Two boys were on the couch in front of the TV playing a zombie video game. One was Rosalie’s brother, Theo, and the other was one of the monkey boys who had helped with her bike the other day. The Thing with Two Heads ambled over to sit down next to them, Siiri on Robbie What’s-his-face’s lap: her hands were on his knees, and his hands were on her hands, making them look even more like a single creature. Amy the Wicker Girl and two girls Andromeda didn’t know were standing by, waiting to be introduced.
“Bethany and Stace, meet Andromeda,” Rosalie van Genuchten said. “She can’t drive, she dances like a boy, she’s got no ass, and she’s a teenage witch.”
“Oh, brother,” said Altiverse AK.
“I’m just kidding,” Rosalie added. “And you all know Elisabeth,” she continued, slapping her stomach.

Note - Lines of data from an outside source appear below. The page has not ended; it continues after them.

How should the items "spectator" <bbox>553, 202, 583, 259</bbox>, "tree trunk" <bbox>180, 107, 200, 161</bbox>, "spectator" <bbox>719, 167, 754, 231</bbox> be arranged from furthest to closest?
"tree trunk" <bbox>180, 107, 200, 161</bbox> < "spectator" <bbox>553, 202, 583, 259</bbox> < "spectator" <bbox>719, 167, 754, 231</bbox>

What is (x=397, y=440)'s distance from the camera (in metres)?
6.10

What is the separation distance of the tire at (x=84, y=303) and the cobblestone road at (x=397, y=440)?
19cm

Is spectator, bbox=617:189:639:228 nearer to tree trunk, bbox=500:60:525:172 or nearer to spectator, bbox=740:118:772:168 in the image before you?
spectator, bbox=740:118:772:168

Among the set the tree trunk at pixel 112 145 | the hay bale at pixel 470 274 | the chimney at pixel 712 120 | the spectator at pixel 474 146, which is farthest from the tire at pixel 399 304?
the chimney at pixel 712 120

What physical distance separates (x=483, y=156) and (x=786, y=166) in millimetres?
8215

The summer before last, they had all named their stomachs, though Rosalie seemed to be the only one who still kept it up. (Daisy had, in fact, mischievously named hers Rosalie.) Rosalie was always talking about how she needed to “get rid of” Elisabeth, or at least get her under control, but in fact Rosalie looked great and Andromeda would have traded anything for a body even remotely like hers. No one would ever call Rosalie Flat Chest-a.
“And Charles is here too,” Rosalie finally said, blowing a kiss at her laptop, which was open on the table. She turned it around, and Andromeda saw Charles Iskiw’s face looking out of a video chat window. Charles was Rosalie’s dime soda boyfriend. He was away at college in Southern California and was now touring with his rock band back east, but evidently they still kept in touch through video chat.
“He’s having martinis too,” she added. “A small and sensual get-together, coast to coast. We are Afternoon Tea, and we are awesome.”
Rosalie pressed some keys and Charles’s face grew to full-screen size. His pixelly hand raised a paper cup, and the crackly, metallic voice coming out of the laptop speaker said something Andromeda couldn’t quite make out over the sound of the video game, the scattered conversation, and the throbbing machinelike music coming from the stereo speakers. As she always did when entering a new room, Andromeda identified the exits. Even a slight increase in chaos could quite well push her over the edge into an anxiety attack, and she paused to make certain she knew the quickest way out, just in case—it would have to be the sliding doors, rather than the door to the stairs up to the main house, because she would need to get her bike before she could escape. The rain was really coming down hard now. The strip of sky just visible through the glass door above the curtain was extremely dark for the time of day, late afternoon.